-- start --

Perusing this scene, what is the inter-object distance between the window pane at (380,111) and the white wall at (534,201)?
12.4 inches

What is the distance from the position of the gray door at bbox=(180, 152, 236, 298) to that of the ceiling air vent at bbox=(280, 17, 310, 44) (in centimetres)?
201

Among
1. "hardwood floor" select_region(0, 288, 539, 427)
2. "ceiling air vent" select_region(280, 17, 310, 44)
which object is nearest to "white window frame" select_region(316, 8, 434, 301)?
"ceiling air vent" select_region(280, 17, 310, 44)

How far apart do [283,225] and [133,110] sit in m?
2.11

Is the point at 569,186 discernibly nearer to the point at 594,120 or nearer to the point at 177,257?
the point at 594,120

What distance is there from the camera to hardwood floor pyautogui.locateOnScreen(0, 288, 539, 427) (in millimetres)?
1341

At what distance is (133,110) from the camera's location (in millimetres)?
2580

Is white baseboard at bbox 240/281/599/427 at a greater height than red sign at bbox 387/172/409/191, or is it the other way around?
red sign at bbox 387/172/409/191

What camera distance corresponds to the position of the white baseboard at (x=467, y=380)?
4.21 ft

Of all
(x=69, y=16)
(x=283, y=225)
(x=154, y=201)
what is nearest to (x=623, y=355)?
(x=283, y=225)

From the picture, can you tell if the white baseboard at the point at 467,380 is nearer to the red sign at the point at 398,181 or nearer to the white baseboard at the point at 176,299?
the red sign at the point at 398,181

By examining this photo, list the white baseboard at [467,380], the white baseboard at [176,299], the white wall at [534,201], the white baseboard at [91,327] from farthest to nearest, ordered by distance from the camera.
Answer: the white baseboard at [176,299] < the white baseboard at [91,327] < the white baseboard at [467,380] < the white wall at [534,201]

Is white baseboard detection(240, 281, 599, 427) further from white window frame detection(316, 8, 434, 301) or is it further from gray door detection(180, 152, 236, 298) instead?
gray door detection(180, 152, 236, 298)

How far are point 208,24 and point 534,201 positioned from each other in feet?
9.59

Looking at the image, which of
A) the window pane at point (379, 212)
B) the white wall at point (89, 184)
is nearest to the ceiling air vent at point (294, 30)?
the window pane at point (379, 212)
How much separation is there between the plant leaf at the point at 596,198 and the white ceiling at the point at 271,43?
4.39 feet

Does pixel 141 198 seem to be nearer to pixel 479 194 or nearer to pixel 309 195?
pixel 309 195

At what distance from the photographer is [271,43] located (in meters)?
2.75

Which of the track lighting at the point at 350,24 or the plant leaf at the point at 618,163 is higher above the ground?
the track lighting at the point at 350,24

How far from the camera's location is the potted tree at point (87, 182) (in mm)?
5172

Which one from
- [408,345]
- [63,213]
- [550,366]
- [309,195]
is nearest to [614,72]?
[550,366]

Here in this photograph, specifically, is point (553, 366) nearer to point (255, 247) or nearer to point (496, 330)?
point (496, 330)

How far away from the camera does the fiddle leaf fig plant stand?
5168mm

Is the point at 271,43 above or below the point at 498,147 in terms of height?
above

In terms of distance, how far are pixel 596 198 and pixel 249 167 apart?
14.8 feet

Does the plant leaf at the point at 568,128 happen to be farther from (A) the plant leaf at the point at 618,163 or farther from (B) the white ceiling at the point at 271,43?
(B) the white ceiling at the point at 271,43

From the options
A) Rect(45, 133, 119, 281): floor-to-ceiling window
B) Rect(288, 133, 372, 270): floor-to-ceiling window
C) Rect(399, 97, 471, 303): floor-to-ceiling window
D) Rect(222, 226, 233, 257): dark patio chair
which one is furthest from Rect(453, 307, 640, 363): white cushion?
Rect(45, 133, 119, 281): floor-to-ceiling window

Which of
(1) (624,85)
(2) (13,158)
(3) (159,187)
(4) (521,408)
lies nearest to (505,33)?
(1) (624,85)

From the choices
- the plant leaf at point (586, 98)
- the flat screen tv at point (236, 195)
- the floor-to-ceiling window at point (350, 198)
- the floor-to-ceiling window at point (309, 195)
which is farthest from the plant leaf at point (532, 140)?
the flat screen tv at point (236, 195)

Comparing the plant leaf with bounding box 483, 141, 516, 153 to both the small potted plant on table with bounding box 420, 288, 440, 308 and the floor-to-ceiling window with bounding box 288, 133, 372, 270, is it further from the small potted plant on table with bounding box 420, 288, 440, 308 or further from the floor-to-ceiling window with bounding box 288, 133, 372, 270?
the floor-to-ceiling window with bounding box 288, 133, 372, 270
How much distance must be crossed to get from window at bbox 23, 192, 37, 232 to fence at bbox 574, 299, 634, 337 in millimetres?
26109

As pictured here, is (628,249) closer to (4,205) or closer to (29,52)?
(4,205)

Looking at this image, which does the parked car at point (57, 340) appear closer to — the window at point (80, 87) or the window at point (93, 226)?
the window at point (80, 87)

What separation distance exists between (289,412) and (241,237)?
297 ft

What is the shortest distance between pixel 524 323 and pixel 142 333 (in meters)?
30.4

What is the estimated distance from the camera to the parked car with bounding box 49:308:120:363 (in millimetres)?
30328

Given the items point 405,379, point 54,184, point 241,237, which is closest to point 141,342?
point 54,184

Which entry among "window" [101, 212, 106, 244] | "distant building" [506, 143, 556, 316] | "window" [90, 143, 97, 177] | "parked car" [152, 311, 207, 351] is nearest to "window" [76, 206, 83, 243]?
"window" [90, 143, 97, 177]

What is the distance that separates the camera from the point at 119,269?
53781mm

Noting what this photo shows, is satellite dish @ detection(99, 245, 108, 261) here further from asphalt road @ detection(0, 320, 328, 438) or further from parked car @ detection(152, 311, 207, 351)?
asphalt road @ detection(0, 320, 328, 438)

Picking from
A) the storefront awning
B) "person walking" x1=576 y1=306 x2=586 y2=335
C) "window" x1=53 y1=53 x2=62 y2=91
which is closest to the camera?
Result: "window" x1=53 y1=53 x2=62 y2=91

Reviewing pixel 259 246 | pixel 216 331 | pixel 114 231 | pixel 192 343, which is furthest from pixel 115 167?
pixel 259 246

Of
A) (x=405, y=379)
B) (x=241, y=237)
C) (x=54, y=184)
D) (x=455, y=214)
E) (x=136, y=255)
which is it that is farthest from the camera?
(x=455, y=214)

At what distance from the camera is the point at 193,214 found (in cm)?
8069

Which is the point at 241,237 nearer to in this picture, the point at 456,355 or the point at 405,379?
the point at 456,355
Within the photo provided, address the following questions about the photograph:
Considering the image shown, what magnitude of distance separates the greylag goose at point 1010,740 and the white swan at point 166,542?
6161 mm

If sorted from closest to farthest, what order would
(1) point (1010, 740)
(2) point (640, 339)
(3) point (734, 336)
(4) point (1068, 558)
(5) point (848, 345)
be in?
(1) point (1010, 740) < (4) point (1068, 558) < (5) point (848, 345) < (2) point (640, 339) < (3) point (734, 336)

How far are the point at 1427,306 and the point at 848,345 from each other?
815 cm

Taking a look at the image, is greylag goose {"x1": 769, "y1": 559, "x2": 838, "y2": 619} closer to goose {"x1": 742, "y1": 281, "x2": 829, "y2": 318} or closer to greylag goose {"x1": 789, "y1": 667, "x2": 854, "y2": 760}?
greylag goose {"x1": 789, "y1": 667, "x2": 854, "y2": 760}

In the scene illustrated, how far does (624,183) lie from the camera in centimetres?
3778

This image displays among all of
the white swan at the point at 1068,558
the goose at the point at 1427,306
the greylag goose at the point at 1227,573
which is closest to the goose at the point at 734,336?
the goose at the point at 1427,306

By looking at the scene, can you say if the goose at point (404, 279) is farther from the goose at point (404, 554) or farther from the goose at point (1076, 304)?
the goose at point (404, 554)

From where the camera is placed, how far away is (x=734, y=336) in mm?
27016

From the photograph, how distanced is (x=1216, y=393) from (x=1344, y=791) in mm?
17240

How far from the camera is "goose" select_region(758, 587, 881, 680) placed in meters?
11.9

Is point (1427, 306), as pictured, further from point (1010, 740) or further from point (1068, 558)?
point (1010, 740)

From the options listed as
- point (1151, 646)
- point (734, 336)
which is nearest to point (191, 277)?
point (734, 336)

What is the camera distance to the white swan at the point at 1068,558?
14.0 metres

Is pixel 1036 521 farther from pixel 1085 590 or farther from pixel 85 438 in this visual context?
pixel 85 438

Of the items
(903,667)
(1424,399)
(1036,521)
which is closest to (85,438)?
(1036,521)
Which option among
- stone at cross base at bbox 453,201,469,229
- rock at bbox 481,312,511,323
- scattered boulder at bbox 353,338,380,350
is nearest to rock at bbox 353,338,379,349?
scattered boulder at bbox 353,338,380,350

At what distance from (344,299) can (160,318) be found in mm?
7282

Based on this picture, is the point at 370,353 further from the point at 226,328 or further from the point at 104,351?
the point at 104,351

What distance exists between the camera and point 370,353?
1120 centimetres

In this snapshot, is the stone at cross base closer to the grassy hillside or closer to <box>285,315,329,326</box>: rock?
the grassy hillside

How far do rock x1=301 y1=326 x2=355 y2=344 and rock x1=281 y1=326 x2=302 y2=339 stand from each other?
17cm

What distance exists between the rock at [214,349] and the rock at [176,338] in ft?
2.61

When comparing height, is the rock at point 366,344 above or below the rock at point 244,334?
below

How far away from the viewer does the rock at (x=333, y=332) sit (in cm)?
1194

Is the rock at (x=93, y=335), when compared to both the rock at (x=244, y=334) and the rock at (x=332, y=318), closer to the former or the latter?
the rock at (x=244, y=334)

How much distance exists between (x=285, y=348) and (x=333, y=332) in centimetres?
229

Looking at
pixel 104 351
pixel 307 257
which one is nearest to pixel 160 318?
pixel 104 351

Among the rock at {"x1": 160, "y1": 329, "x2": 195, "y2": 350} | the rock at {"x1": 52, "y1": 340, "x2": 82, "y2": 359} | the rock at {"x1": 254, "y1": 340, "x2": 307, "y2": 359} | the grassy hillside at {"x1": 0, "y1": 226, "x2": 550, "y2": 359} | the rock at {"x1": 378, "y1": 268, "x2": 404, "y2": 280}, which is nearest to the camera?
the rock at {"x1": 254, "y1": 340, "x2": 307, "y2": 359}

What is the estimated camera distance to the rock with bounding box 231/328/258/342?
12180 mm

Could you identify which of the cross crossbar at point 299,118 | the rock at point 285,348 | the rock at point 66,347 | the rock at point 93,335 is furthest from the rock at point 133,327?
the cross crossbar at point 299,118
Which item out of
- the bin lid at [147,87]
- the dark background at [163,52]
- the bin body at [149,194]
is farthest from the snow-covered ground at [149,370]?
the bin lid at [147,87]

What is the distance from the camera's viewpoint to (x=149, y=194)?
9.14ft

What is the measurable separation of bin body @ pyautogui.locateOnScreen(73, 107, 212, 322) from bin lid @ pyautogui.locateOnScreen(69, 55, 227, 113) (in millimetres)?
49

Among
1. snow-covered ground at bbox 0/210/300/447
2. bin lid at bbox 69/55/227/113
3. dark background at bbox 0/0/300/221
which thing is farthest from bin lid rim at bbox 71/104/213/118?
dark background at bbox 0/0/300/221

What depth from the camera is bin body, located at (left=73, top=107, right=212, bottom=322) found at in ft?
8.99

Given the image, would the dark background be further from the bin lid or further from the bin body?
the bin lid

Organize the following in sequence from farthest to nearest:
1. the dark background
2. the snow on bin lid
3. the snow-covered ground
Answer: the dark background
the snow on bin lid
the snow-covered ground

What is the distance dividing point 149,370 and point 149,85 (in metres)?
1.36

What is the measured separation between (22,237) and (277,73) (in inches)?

-- end --

* _YOUR OBJECTIVE_
How many lines of the data above contain the word "options"? Give only the number.

* _TASK RESPONSE_
2